BEGIN

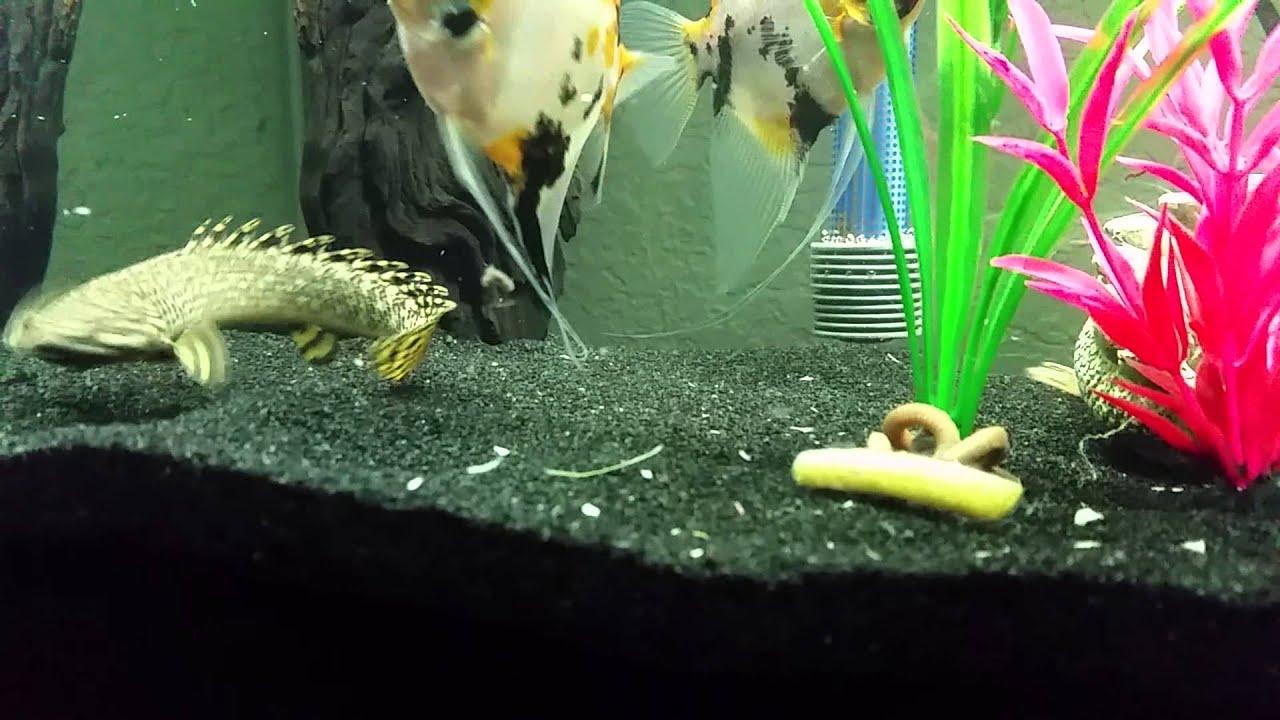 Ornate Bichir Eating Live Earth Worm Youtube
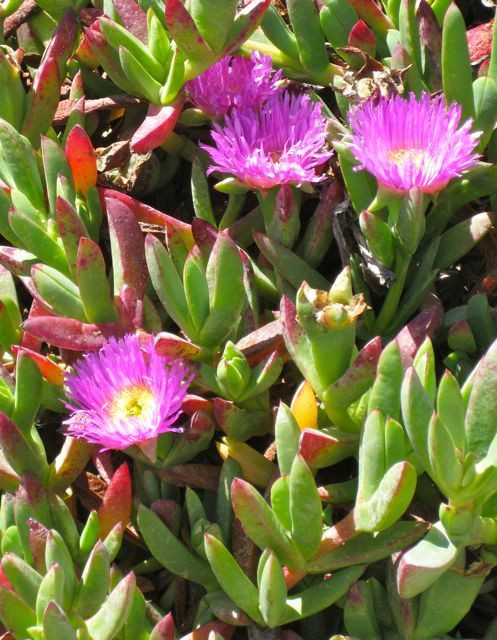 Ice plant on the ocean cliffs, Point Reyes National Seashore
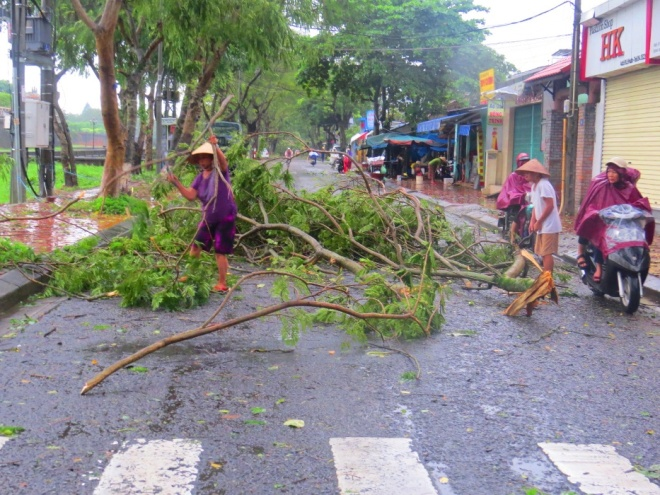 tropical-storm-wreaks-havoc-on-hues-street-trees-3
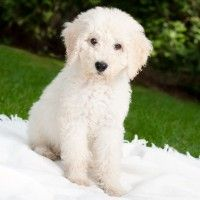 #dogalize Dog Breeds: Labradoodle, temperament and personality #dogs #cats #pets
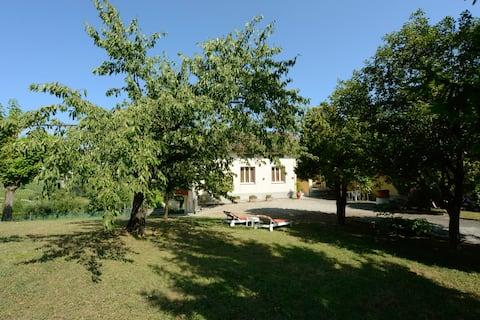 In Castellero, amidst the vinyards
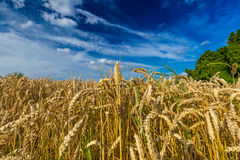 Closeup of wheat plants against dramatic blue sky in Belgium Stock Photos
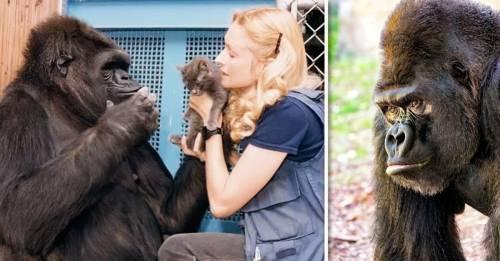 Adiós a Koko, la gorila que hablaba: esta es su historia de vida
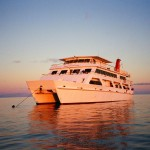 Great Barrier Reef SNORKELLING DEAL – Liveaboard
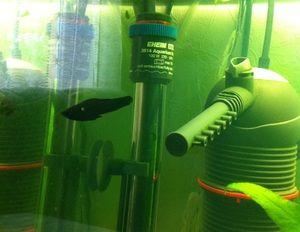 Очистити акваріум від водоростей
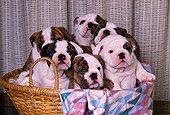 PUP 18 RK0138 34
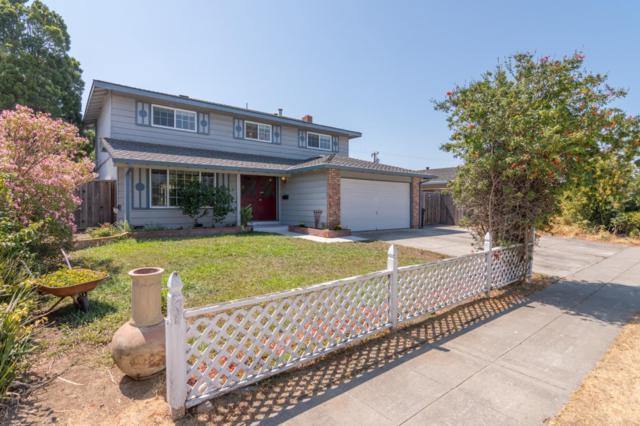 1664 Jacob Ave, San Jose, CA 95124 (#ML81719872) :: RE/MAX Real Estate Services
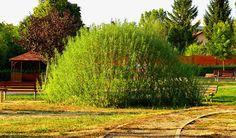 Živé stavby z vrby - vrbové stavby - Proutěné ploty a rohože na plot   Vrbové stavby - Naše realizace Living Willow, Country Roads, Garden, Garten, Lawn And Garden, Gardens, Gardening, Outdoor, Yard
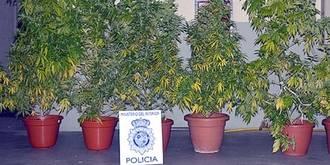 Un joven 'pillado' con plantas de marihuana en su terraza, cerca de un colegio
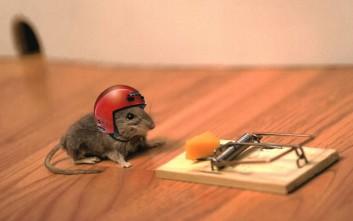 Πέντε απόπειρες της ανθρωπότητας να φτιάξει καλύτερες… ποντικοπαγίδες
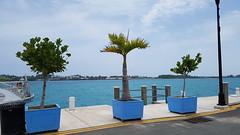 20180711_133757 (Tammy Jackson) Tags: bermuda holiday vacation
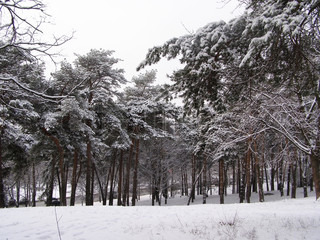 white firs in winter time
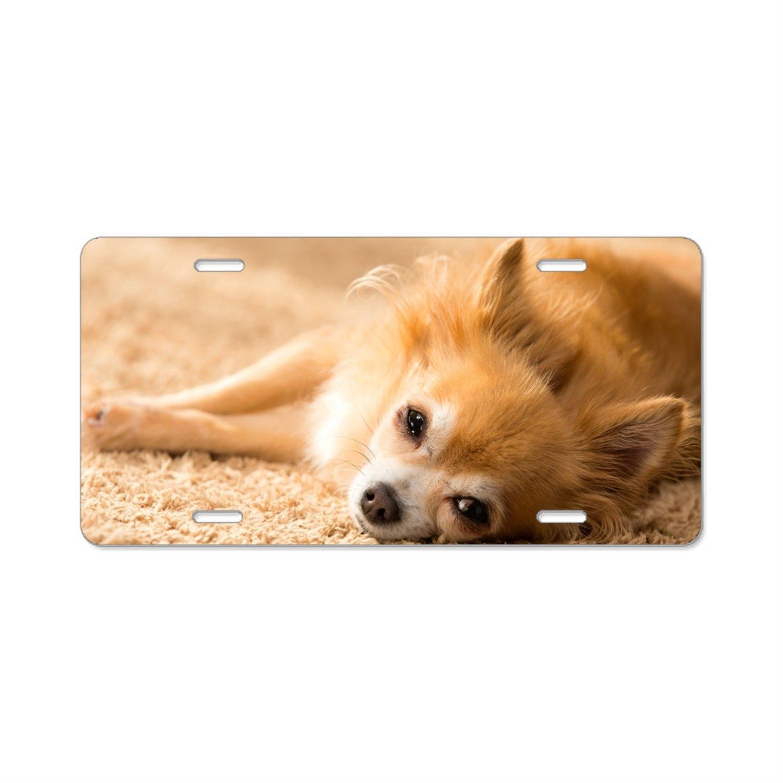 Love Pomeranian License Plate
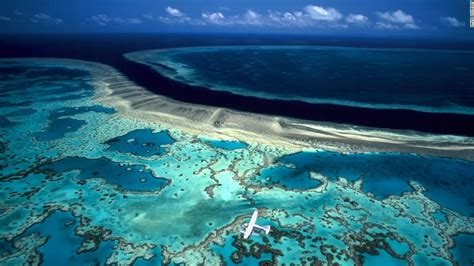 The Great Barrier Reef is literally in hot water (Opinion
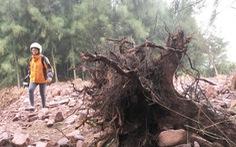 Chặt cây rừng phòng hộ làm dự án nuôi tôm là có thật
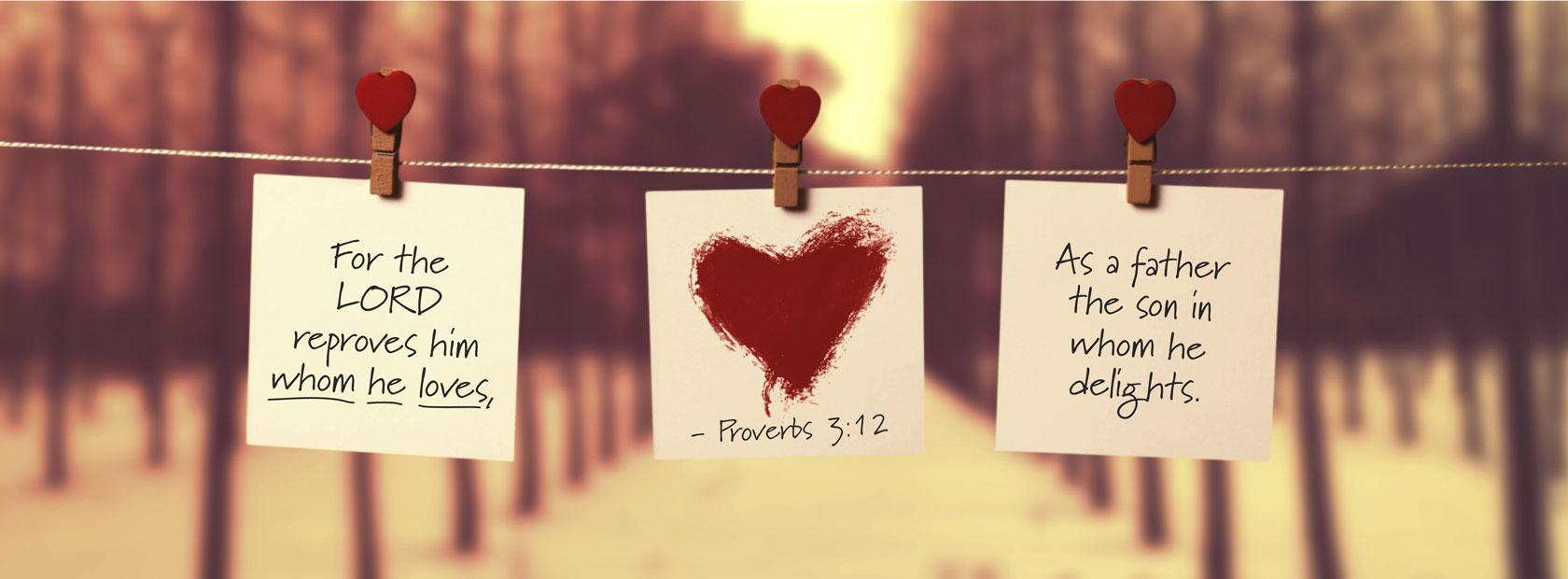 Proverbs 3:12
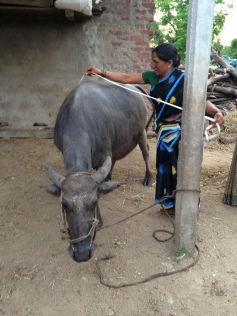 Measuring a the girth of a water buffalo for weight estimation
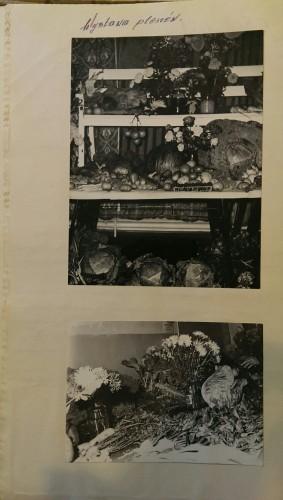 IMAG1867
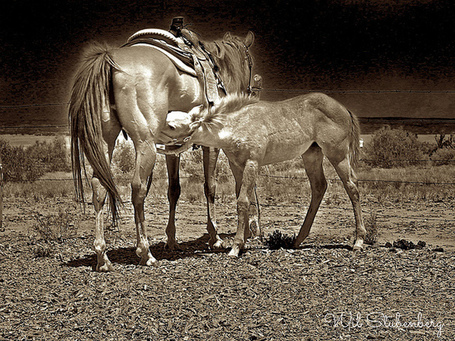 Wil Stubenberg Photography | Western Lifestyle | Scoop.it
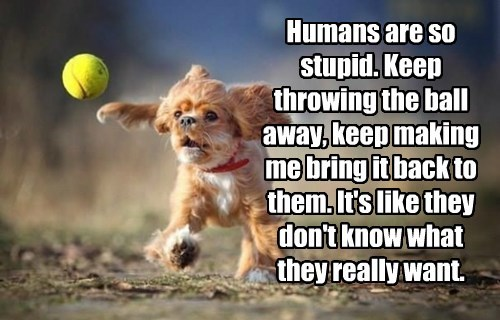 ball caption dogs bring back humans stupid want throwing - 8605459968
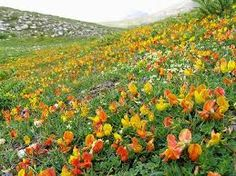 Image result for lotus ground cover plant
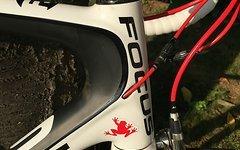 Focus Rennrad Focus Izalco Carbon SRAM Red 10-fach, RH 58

END

Retype the listing exactly. Skip every picture.

 Ornate Bichir Eating Live Earth Worm Youtube
 Ice plant on the ocean cliffs, Point Reyes National Seashore
 tropical-storm-wreaks-havoc-on-hues-street-trees-3
 #dogalize Dog Breeds: Labradoodle, temperament and personality #dogs #cats #pets
 In Castellero, amidst the vinyards
 Closeup of wheat plants against dramatic blue sky in Belgium Stock Photos
 Adiós a Koko, la gorila que hablaba: esta es su historia de vida
 Great Barrier Reef SNORKELLING DEAL – Liveaboard
 Очистити акваріум від водоростей
 PUP 18 RK0138 34
 1664 Jacob Ave, San Jose, CA 95124 (#ML81719872) :: RE/MAX Real Estate Services
 Živé stavby z vrby - vrbové stavby - Proutěné ploty a rohože na plot   Vrbové stavby - Naše realizace Living Willow, Country Roads, Garden, Garten, Lawn And Garden, Gardens, Gardening, Outdoor, Yard
 Un joven 'pillado' con plantas de marihuana en su terraza, cerca de un colegio
 Πέντε απόπειρες της ανθρωπότητας να φτιάξει καλύτερες… ποντικοπαγίδες
 20180711_133757 (Tammy Jackson) Tags: bermuda holiday vacation
 white firs in winter time
 Love Pomeranian License Plate
 The Great Barrier Reef is literally in hot water (Opinion
 Chặt cây rừng phòng hộ làm dự án nuôi tôm là có thật
 Proverbs 3:12
 Measuring a the girth of a water buffalo for weight estimation
 IMAG1867
 Wil Stubenberg Photography | Western Lifestyle | Scoop.it
 ball caption dogs bring back humans stupid want throwing - 8605459968
 Image result for lotus ground cover plant
 Focus Rennrad Focus Izalco Carbon SRAM Red 10-fach, RH 58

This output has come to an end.